• _CHALLENGE_
State only the number of lines in the data below that contain the string "masks", matching case exactly.

• _INPUT MATERIAL_
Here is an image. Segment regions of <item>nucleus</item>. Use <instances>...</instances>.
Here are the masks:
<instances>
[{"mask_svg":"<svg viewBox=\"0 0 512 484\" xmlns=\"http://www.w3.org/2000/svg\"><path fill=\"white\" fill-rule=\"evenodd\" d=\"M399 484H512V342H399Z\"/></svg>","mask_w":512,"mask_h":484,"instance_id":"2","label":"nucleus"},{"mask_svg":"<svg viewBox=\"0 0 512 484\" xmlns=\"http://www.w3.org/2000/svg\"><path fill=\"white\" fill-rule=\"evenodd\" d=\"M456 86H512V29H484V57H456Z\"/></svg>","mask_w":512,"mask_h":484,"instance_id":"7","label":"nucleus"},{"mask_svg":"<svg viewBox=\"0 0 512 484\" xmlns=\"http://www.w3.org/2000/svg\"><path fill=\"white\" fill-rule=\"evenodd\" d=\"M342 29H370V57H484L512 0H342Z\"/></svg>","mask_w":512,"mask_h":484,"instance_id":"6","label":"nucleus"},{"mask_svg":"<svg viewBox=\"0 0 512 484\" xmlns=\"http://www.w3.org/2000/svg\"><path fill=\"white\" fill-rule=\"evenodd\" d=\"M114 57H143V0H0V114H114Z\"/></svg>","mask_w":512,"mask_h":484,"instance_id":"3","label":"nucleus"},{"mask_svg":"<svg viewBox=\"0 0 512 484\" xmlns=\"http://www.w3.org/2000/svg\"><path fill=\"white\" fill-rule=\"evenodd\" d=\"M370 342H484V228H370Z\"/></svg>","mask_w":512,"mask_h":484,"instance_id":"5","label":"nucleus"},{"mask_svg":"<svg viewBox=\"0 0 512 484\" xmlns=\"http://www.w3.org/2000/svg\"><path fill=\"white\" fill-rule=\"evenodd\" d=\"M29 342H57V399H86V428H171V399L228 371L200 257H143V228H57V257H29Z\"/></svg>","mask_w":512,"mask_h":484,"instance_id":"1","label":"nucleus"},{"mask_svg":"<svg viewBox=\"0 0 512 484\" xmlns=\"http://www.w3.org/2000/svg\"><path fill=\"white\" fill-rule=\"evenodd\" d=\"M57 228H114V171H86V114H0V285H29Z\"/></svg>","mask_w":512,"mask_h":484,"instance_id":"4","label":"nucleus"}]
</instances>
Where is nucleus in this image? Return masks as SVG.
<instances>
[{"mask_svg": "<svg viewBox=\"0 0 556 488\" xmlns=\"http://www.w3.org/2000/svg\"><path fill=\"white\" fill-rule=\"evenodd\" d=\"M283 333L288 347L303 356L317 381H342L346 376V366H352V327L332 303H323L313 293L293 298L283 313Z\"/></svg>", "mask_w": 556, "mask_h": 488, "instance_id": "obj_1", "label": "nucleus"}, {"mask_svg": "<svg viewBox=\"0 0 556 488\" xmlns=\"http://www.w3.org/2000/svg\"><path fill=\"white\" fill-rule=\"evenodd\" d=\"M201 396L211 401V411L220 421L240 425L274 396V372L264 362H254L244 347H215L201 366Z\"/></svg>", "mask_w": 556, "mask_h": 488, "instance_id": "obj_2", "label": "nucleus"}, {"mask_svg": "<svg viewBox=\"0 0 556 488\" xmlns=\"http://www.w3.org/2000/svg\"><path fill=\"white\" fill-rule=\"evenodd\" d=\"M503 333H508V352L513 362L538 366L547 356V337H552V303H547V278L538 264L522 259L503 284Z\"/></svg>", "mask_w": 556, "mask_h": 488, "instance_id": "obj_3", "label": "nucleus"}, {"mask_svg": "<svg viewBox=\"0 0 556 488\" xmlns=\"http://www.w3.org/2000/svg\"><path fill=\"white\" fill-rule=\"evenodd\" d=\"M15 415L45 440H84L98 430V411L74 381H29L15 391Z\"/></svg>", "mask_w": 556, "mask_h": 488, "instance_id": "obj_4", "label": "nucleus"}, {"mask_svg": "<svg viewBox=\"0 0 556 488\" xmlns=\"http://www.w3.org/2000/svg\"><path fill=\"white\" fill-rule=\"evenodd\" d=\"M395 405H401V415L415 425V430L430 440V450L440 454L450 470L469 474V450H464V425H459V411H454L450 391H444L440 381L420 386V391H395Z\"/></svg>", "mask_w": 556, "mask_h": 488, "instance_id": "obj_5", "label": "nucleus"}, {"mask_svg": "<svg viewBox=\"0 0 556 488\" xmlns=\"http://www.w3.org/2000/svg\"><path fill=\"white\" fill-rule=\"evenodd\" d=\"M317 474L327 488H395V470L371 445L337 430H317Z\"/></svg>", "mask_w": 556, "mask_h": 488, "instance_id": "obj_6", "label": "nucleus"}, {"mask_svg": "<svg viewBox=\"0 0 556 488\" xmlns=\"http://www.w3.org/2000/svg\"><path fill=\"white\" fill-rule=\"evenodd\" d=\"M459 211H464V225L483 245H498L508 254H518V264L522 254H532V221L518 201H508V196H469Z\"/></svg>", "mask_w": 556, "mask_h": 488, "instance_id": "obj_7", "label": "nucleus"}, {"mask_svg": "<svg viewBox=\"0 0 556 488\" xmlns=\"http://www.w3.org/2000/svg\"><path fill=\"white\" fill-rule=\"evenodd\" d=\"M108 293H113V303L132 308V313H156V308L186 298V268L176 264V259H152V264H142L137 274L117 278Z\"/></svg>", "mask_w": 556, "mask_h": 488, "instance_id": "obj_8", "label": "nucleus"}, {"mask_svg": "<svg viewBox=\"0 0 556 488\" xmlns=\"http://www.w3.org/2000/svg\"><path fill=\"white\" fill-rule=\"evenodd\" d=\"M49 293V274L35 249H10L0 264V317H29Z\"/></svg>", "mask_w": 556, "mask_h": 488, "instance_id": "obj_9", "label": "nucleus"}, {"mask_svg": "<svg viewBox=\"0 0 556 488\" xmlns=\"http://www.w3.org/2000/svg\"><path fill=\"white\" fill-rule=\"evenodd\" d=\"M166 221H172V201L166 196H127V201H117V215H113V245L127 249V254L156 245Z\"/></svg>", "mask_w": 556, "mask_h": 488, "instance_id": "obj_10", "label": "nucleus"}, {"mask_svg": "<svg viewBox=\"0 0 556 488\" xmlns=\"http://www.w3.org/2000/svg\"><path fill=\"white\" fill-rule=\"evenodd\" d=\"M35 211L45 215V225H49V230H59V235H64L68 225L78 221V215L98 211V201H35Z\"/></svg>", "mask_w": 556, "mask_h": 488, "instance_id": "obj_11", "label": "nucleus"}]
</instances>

• _RESPONSE_
2